The Others Anında gol

Anında gol

02.11.2003 - 00:00 | Son Güncellenme:

Anında gol

Anında gol



Beşiktaş-Galatasaray arasında oynanan maçlardan görüntüler vardı TRT 3'te. Bir zamanlar, derbileri TRT yayınlardı. Hey gidi günler. Ercan Taner ile Levent Özçelik tıfıl tıfıl dolaşıyorlar. Futbolcularımız da hiç şimdikilere benzemiyor. Artiz görüntülerinden uzak, hatta kimisi kavruk... Meğer o zamanlar gol sonrası sahaya girmek yadırganmıyormuş. Golü atan futbolcunun etrafı foto muhabirleri ve TRT spikeri tarafından sarılıyor. Levent Özçelik sahanın içinde "Golü nasıl attın?" diye anında görüntü yapabiliyor... Biz şimdi sahaya giren TV muhabirini eleştiriyoruz. O zamanlar bu sıradan bir iş... Rahmetli İslam ağabeyden görüş alıyorlar.
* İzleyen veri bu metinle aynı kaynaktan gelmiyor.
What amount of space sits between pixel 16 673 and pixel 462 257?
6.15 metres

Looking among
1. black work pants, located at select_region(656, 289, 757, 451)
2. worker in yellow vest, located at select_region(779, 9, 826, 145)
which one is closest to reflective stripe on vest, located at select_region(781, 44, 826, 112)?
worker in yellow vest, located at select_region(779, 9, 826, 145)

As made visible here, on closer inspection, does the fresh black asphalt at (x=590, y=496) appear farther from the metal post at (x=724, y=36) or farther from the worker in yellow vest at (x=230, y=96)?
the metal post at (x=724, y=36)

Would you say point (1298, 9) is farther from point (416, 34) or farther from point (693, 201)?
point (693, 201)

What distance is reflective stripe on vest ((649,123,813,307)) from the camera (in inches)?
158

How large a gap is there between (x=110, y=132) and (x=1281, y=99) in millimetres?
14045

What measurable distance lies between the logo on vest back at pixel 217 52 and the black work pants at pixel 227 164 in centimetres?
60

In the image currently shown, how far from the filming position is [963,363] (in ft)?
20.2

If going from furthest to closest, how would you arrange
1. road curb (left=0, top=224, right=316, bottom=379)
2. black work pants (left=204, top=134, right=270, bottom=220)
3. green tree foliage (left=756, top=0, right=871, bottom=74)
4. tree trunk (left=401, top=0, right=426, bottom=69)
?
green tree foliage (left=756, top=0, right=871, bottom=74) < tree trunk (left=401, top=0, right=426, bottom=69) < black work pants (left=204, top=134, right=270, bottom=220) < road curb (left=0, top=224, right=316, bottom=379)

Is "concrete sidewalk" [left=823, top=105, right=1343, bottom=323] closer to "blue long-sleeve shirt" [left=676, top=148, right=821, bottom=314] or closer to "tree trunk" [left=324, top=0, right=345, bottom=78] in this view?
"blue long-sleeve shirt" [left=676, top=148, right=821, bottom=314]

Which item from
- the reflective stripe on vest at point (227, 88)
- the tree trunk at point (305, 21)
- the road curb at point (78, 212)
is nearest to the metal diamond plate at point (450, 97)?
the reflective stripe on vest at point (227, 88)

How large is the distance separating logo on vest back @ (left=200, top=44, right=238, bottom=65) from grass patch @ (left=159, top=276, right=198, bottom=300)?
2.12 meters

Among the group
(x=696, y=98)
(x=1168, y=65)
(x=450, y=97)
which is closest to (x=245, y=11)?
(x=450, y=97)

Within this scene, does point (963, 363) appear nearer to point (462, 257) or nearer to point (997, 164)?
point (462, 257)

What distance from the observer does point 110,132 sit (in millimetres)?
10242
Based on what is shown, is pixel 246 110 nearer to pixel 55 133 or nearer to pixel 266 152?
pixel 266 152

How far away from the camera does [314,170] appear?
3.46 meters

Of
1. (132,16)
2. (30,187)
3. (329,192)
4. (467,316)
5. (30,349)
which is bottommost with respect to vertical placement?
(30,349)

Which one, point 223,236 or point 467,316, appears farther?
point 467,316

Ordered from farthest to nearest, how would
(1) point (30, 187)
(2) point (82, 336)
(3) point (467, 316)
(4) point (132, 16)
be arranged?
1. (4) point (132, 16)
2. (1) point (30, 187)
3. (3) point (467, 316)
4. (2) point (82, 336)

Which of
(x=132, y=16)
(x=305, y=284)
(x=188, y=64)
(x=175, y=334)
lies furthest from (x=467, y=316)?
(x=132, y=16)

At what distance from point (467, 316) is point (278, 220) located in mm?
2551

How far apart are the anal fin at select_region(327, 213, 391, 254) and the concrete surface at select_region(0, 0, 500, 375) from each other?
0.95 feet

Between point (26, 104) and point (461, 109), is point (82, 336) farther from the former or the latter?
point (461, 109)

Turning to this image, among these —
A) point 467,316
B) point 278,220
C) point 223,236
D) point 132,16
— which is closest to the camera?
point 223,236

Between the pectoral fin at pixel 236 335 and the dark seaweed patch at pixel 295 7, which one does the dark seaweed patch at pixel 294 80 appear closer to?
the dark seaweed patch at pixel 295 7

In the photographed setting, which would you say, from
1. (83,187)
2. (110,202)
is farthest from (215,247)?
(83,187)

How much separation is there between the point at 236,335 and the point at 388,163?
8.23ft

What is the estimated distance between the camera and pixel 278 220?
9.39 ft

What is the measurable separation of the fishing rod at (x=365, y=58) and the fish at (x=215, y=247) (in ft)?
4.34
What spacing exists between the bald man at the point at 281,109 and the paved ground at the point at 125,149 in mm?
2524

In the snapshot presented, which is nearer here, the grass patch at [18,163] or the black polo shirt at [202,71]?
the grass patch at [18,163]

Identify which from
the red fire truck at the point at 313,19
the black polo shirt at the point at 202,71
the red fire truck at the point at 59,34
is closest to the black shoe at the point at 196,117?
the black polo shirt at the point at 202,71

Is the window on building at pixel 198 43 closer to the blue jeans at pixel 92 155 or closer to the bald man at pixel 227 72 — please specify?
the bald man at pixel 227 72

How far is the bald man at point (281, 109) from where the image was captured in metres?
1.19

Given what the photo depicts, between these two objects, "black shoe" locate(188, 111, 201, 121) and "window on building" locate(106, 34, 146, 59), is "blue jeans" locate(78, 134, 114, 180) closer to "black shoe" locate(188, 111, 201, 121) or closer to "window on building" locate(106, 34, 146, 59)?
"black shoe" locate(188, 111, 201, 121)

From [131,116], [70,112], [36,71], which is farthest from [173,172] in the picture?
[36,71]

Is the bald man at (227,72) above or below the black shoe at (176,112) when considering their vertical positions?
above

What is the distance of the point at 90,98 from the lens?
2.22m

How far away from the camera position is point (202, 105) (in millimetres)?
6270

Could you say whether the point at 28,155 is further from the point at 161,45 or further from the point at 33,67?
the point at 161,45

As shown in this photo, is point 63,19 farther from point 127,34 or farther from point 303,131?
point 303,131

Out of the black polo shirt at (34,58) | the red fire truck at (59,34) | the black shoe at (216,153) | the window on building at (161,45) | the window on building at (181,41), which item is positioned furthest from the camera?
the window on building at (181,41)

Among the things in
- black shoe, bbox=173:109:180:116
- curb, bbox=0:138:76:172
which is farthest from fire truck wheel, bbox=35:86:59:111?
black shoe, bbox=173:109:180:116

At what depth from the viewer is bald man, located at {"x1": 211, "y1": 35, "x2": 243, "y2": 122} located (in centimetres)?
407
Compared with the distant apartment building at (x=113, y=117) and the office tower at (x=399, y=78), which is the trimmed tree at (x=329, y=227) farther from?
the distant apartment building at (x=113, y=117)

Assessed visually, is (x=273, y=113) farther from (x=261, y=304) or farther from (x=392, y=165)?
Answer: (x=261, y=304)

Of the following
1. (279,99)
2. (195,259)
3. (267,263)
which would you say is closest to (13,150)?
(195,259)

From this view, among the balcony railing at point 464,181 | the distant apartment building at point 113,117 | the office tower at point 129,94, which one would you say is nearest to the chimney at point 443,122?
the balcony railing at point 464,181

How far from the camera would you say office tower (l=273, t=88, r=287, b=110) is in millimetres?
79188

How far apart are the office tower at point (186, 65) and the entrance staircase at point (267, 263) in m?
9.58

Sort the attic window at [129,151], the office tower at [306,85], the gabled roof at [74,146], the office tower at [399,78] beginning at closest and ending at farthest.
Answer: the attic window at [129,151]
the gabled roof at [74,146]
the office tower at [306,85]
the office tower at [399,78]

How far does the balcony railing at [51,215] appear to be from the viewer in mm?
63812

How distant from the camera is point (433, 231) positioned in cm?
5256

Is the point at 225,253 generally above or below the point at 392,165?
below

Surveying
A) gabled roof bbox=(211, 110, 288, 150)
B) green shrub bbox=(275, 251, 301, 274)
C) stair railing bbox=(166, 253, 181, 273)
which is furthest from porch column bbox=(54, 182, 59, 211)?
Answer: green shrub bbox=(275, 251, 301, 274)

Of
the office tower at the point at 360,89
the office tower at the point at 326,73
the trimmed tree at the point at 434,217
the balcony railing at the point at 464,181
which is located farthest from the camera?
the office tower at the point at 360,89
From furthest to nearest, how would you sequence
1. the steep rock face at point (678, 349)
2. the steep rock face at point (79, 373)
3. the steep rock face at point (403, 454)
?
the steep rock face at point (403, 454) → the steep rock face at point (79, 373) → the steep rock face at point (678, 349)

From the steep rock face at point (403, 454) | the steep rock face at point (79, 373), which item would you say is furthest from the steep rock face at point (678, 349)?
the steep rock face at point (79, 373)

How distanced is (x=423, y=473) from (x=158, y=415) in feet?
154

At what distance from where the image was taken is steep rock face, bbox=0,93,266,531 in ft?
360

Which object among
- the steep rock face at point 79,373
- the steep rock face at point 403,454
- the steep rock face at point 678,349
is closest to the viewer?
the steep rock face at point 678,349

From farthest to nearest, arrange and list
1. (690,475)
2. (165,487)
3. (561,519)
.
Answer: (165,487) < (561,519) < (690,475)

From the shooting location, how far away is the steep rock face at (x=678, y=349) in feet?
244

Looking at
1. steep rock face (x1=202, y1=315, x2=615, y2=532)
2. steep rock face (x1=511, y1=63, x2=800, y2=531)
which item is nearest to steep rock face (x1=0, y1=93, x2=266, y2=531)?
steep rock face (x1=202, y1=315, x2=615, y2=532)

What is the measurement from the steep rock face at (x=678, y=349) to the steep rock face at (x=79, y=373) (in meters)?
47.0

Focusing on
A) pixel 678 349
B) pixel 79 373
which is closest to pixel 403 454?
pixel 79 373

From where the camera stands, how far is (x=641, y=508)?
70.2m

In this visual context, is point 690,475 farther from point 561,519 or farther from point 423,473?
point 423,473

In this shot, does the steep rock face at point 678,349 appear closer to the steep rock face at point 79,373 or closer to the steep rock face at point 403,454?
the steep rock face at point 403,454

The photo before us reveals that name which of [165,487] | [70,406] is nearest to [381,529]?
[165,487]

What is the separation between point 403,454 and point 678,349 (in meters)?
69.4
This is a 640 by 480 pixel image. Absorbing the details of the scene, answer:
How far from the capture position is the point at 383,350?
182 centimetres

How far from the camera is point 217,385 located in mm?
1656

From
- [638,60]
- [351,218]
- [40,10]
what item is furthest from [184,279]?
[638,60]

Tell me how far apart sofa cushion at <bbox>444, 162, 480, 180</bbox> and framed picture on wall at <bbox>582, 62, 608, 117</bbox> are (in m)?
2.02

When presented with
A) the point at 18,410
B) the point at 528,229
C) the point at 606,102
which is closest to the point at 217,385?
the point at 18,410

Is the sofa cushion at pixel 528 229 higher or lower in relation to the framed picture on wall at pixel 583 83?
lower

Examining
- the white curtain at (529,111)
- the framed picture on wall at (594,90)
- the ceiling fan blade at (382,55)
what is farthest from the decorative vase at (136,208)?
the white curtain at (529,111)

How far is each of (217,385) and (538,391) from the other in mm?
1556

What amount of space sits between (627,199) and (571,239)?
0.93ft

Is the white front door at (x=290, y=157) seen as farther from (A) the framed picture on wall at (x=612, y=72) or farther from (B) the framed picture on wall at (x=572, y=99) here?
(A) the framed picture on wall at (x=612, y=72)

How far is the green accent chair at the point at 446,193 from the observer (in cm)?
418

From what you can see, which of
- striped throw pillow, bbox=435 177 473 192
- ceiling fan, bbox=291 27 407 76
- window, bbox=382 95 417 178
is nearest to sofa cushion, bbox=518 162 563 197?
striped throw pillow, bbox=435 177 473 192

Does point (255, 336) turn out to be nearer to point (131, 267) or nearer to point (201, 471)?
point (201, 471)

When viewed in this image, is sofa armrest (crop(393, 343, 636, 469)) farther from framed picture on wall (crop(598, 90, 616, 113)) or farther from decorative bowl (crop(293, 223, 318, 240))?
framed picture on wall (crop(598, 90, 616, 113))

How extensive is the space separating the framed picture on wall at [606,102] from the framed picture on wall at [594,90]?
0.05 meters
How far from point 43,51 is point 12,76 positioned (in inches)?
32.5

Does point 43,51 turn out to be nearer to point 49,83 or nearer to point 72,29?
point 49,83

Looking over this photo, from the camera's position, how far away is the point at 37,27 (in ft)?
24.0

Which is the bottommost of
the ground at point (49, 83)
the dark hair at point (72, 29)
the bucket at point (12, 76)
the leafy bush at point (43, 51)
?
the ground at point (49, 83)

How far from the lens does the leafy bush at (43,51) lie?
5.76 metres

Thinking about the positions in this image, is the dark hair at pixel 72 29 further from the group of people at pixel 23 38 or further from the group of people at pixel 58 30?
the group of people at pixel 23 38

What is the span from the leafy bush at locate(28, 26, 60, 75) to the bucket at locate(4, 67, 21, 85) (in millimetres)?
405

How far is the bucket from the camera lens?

Ve tribünler; her iki takımın seyircileri tarafından eşit bölüşülmüş.

Marşlarımız çoğaldı!
Şu 80. Yıl Marşı hikâyesi vardı Popüler Kültür'de... Melih Kibar'dan başka Mithat Körler ve bizim Orhan Şallıel de yapmış. Orhan Şallıel'e sordum "Nasıl?" diye... "Valla öyle bir iddiam yok. Vesile oldu yaptım" dedi. Şallıel deli doludur, hareketli bereketli bir parça yaptığına eminim. Gelelim diğer iki çalışmaya. Aslında marş Melih Kibar ile anılmaya başladı. Diğer iki çalışmanın "pazarlaması" olmadı. Gençler ısınamamış. Ben CINE 5'te yayınlanan "Başka Yerde Yok" programında dinledim. Konuk olarak katılmıştı Melih Kibar ve Zeynep Alasya. Pek karışık geldi. Ara bölümleri de reklam cıngılını andırıyordu. Gençler "10. Yıl Marşı" diyorlar. Bu marş Ozan Doğulu'nun düzenlemesi ile kitlelere mal oldu. Ama zaten bu marş muhteşem. Yani melodisi alıp götürüyor. Bir de marşın ruhu var. O yılların heyecanı marşa yansıyor. Ondan sonra yapılanlar (50 ve 75. yıl marşları) hep tepeden inme olduğu için kadük kaldılar.

Yüklenme noktası
Düşünen insana "Entel lan o" diye yükleniriz, enseye tokat değilsen siyaseten o mevkilerde bulunanları da hiç sevmeyiz. TÜYAP Fuarı'nda Sibel Gökçe'nin standı dolup taşarken diğer "enteller" sinek avlamışlar... Yani yazar olanlar bir anlamda! Geçenlerde Flash TV'de bir yazar konuktu. Kartviziti "Tesettürlü transseksüel yazar"dı. Getir TÜYAP'a, kitapları imzalasın (Belki de imzalamıştır) dolup taşmazsa ne olayım. Cumhurbaşkanı Ahmet Necdet Sezer'i sevmiyoruz. Sessiz, sakin; alengirli işleri yok... Oğlu kola pazarlamıyor, eşini alıp Boğaz Köprüsü'nün üstünde "Koy bakalım teybe bi kaset" diye dolaşmıyor. Türban filan hikaye. Cumhurbaşkanının tarzı keyif vermiyor. Öyle kırmızı ışıkta duran, markete gidip alışveriş yapmayı "Ben halkımın arasında çorba içerim" imajı ile pompalamayan bir cumhurbaşkanı portresi bize sempatik gelmiyor. Mutlaka bir şekilde hakkında milletin "reytingine" uyacak hikâyeleri olmalı ki eleştiri ile tükürsen yağmur zannetmenin gidip gelmeleri yazara da malzeme versin!

Önlüklü teröristler!
NTV'de bir haber vardı, Bahçelievler'de eylem yapan çocukları polis götürmüş. Okul önlükleri ile koşa koşa polis minibüsünden iniyorlardı. Tam dokuz saat karakolda tutuluyorlar. Büyük olasılıkla "Size kim akıl verdi?" sorusunun "Lan"lı halinde bir sorgusu olmuştur. NTV soruyu TBMM İçişleri Komisyon Üyesi Yalova AKP Milletvekili Selçuk beye soruyor. Bizde gözaltına alınmak için "11 yaşını bitirmiş, 18'i doldurmamış" olması yeterli. Şimdi 11 yaşında "anarşist" olunuyor ama 18 yaşında bara girilemiyor. İşine gelince küçüksün, işine gelince sen artık büyüdün! Bu ne ilk ne de son olacak.